[Stored items]
start

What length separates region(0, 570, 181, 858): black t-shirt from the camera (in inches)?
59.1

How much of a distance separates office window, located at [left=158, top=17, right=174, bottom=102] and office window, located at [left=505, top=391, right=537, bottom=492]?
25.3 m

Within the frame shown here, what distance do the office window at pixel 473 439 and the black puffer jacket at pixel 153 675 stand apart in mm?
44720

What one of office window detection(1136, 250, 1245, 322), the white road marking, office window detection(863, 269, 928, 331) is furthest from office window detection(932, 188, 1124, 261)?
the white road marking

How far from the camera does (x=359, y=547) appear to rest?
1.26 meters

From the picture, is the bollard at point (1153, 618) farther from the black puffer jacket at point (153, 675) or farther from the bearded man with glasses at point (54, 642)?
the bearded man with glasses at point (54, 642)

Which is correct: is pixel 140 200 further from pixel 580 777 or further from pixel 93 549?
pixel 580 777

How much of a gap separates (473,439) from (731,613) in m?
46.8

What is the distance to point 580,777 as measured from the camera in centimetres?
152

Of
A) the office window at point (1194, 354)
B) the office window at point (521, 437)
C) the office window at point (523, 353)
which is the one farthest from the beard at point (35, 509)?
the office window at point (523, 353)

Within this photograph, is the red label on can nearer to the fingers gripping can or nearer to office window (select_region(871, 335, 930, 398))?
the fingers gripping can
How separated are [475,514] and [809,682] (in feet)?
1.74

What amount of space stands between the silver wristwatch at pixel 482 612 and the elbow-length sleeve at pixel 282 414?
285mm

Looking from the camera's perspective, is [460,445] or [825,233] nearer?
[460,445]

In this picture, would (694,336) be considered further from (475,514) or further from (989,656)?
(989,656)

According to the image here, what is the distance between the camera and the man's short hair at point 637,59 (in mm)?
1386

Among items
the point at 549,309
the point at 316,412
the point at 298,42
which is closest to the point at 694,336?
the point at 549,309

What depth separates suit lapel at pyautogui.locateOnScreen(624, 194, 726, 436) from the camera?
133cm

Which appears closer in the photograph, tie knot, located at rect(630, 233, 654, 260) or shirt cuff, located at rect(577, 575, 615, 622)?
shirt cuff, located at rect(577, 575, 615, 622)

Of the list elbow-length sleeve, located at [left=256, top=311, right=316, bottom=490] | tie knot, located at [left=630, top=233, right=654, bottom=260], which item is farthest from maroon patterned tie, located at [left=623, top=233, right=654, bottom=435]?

end

SHORT PROBLEM
Copy word for word the stretch of the stored items from their first line through the line containing "1.26 meters".

EXERCISE SOLUTION
What length separates region(0, 570, 181, 858): black t-shirt from the camera (in inches)?
59.1

How much of a distance separates office window, located at [left=158, top=17, right=174, bottom=102] and office window, located at [left=505, top=391, right=537, bottom=492]?
25.3 m

Within the frame shown here, what distance do the office window at pixel 473 439 and the black puffer jacket at pixel 153 675 stand apart in mm?
44720

What one of office window detection(1136, 250, 1245, 322), the white road marking, office window detection(863, 269, 928, 331) is furthest from office window detection(932, 188, 1124, 261)?
the white road marking

How far from the camera does (x=359, y=547) appear to rest?
1.26 meters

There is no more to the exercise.